Communications sciences (communications technology) is engaged in communications processes. Communications is defined as the exchange of symbols across distances in time and space. The central aspect of communications sciences (communications technology) is the development of communications models (Black Box, stimulus response, interactive media) that describe various verbal and non-verbal communications technology processes.

Media impact models in communications technology

Media impact models such as sender-receiver models, the stimulus-response model, interactive media and the black box play a key role in communications technology. These types of media impact models attempt to explain the theoretical correlations of indirect communications between the sender, the media and the receiver. In particular, the interaction between mass media and humans is a prevailing topic in this area. Moreover, media impact models such as the black box, AIDA and interactive media are important for advertising and online marketing.

Linear communications technology - the black box

Explanatory models such as the black box are representative of the unidirectional communications technologies of the pre-Internet era. The black box is based on the stimulus-response model, a concept predicated on the idea that a human stimulus (e.g., an advertising announcement) results in a direct response. The black box metaphor adds the human behavioral concept to the stimulus-response model. The stimulus undergoes a series of linear thought processes in the black box until finally the response is produced.

Interactive media - communications technology of the future

The Internet radically changed the linear, one-dimensional medial communications theory behind the black box concept. Interactive media enables active communications between humans and media for the first time. Interactive media occur in all of the various forms of Web 2.0. Interactive media covers communications opportunities ranging from newspaper article commentary and private blogs to web sites and social networks. Interactive media is characterized by the non-linear use of technical communications technology, which enables bidirectional communications by giving receivers the opportunity to actively participate in and design the process. The Internet thus illustrates high-quality interactive media that is available through genuine, full-fledged feedback channels. In contrast to the black box model, this leads to bidirectional contact.

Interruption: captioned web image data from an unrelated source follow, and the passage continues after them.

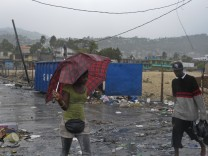 Haitian woman tries to shield herself from heavy rains of Tropical Storm Isaac with an umbrella in Port-au-Prince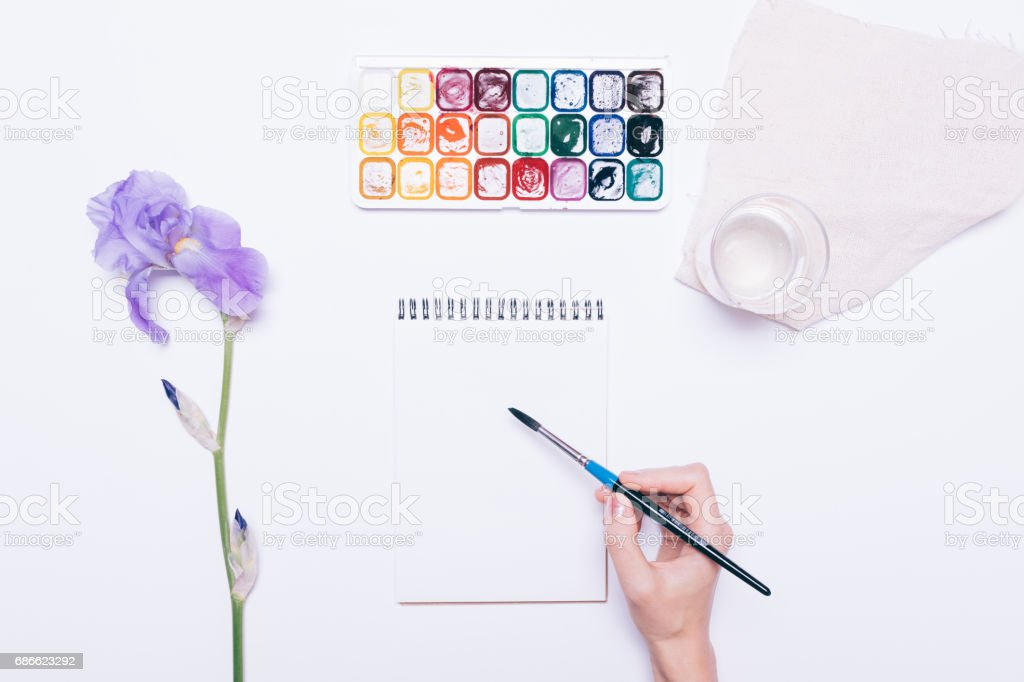 Female hand drawing in a notebook with watercolors royalty-free stock photo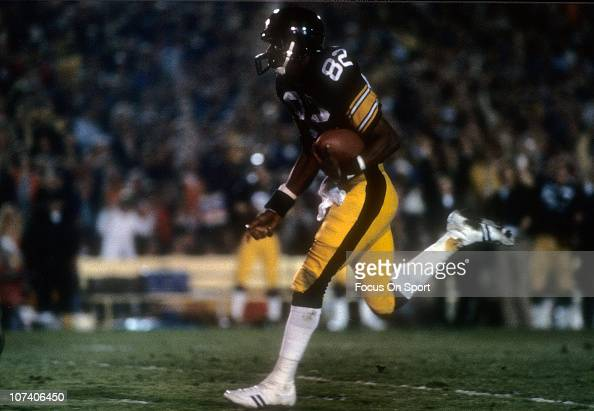 John Stallworth of the Pittsburgh Steelers catches this pass and heads for the goal line during Super Bowl XIV against the Los Angeles Rams at the...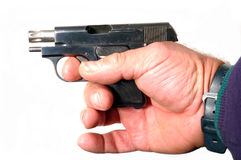 Semi-automatic pistol in hand Stock Images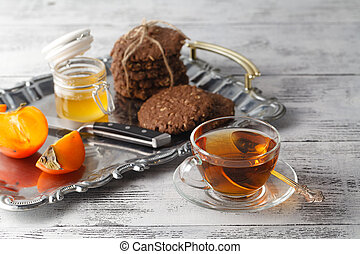 tea with oat cookies on tray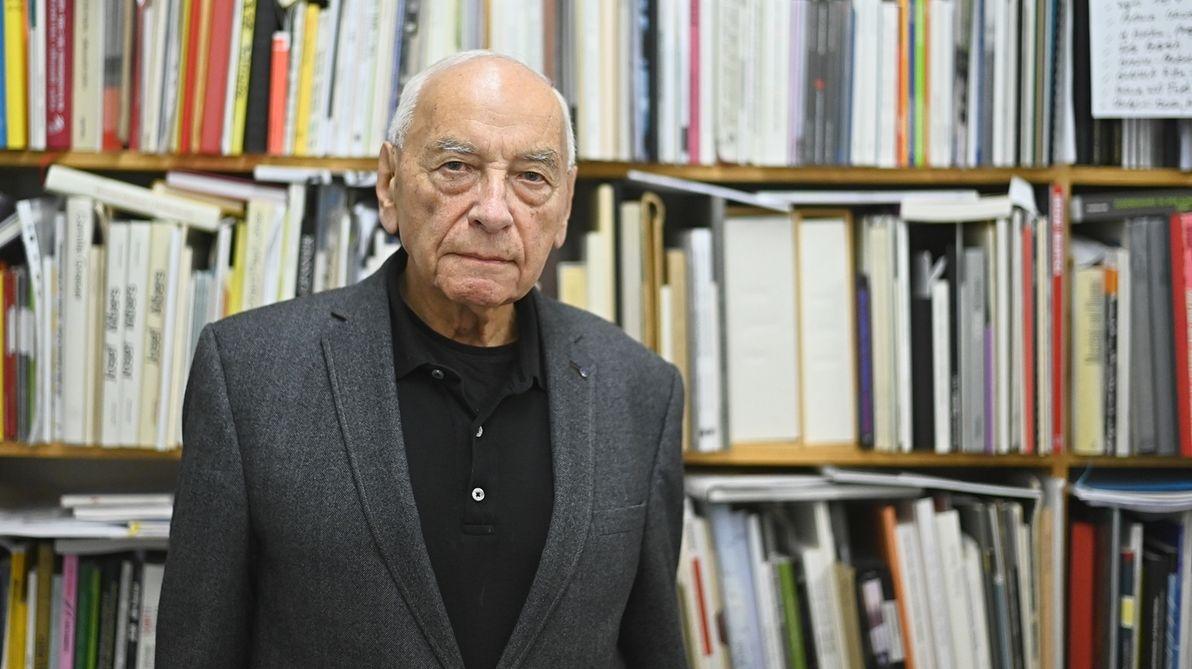 Ein Mann im Jackett steht vor seiner Bücherwand.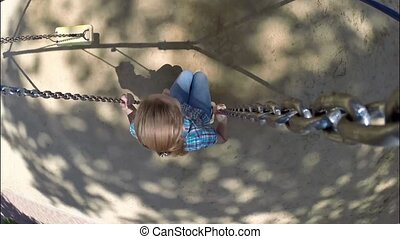 Young happy woman riding on a swing - Beautiful woman in...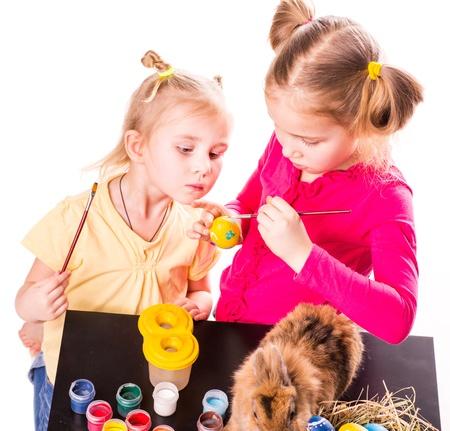 Dvě šťastné děti malovat velikonoční vejce izolovaných na bílém. Šťastné Velikonoce
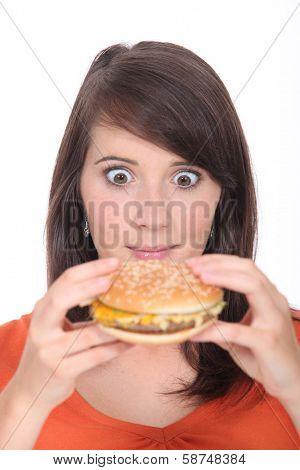 Brunette girl eating Burger poster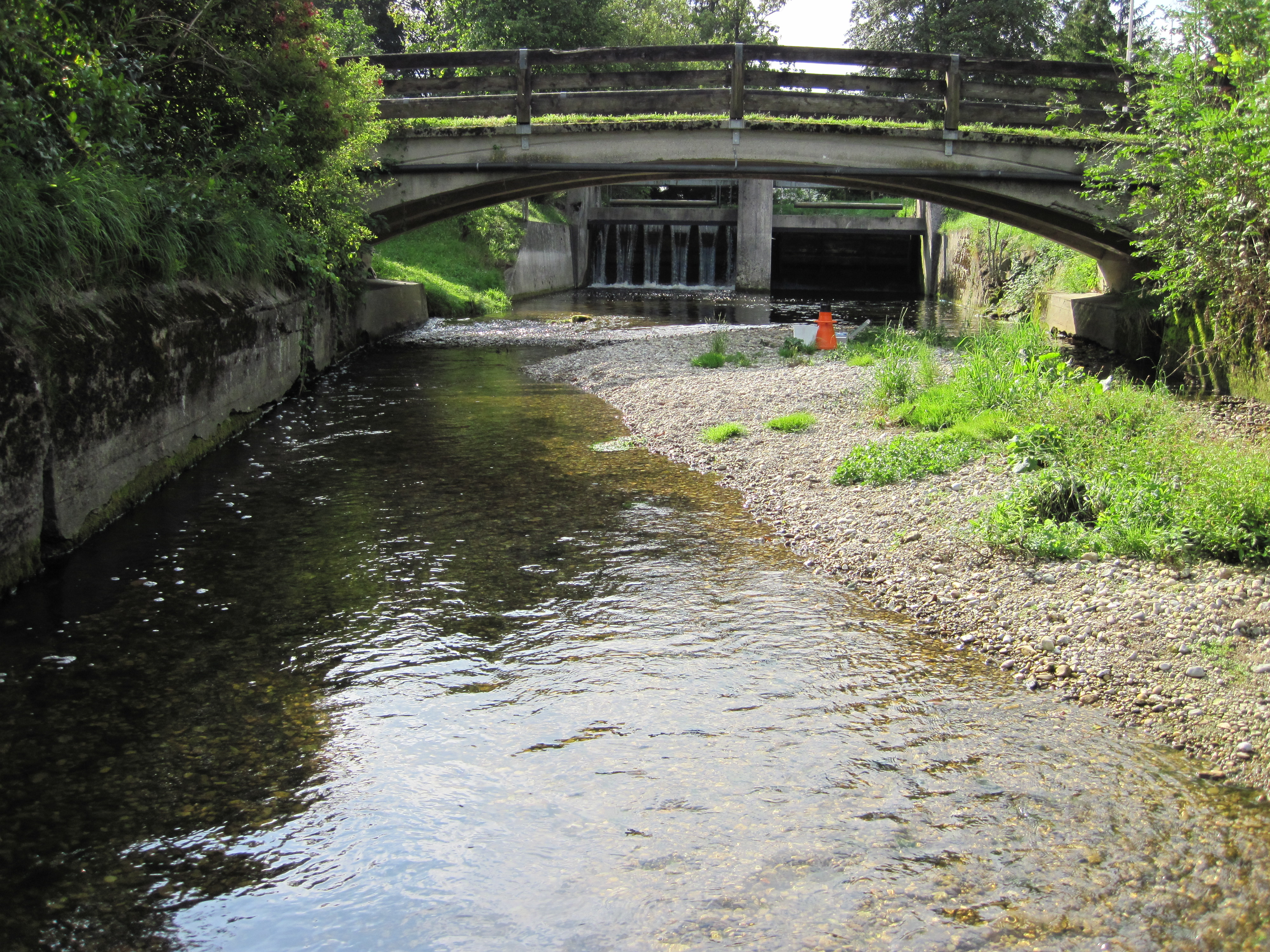 Flussansicht mit Brücke und im Hintergrund ist eine kleinere Stauanlage zu sehen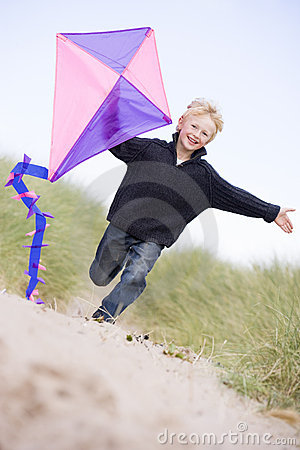 Free Young Boy Running On Beach With Kite Smiling Royalty Free Stock Images - 5937439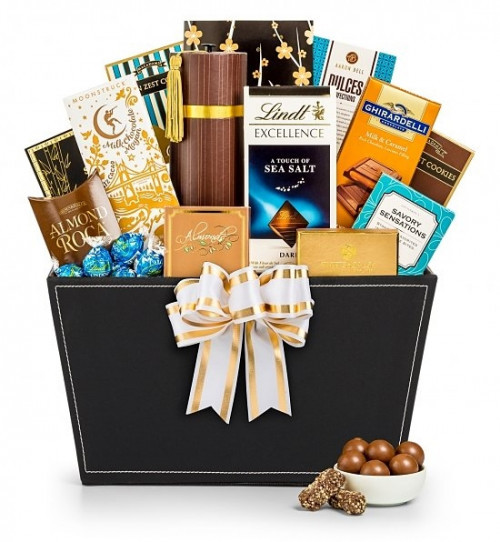 A generous display for the chocolate lover on your gift list! Tempt and delight the chocolate lover on your list with a decadent array of premium confections! Beautifully presented in an elegant willow attache, our Chocolate Temptations Gift Basket will b #gift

Communications technology - interactive media from a research perspective

Interactive media is dramatically changing how media is received. Humans are being transformed from passive receivers to active participants in the media design process. The reason is the Internet, which takes media and humans out of the black box and provides both of them a completely new way to interact. Interactive media opens up a brand new area of research in the field of communications technology. Because of its leading-edge status, interactive media is one of the most-discussed areas of research in communications theory. In contrast, concepts such as the black box theory are being increasingly challenged.

Research methods in communications technology

Empirical research methods play an important role in communications technology. This includes surveys, observations and experiments. The black box as well as stimulus response theories were built on empirical research. Interactive media such as social networks can also be analyzed by means of empirical evaluations. In the area of interactive media, the Internet provides an excellent statistical foundation. Rely on innovations-report to gain an overview of the new research aspects from the fields of communications technology, media technology, black box, stimulus response and interactive media.

Communications Media

Engineering and research-driven innovations in the field of communications are addressed here, in addition to business developments in the field of media-wide communications.

innovations-report offers informative reports and articles related to interactive media, media management, digital television, E-business, online advertising and information and communications technologies.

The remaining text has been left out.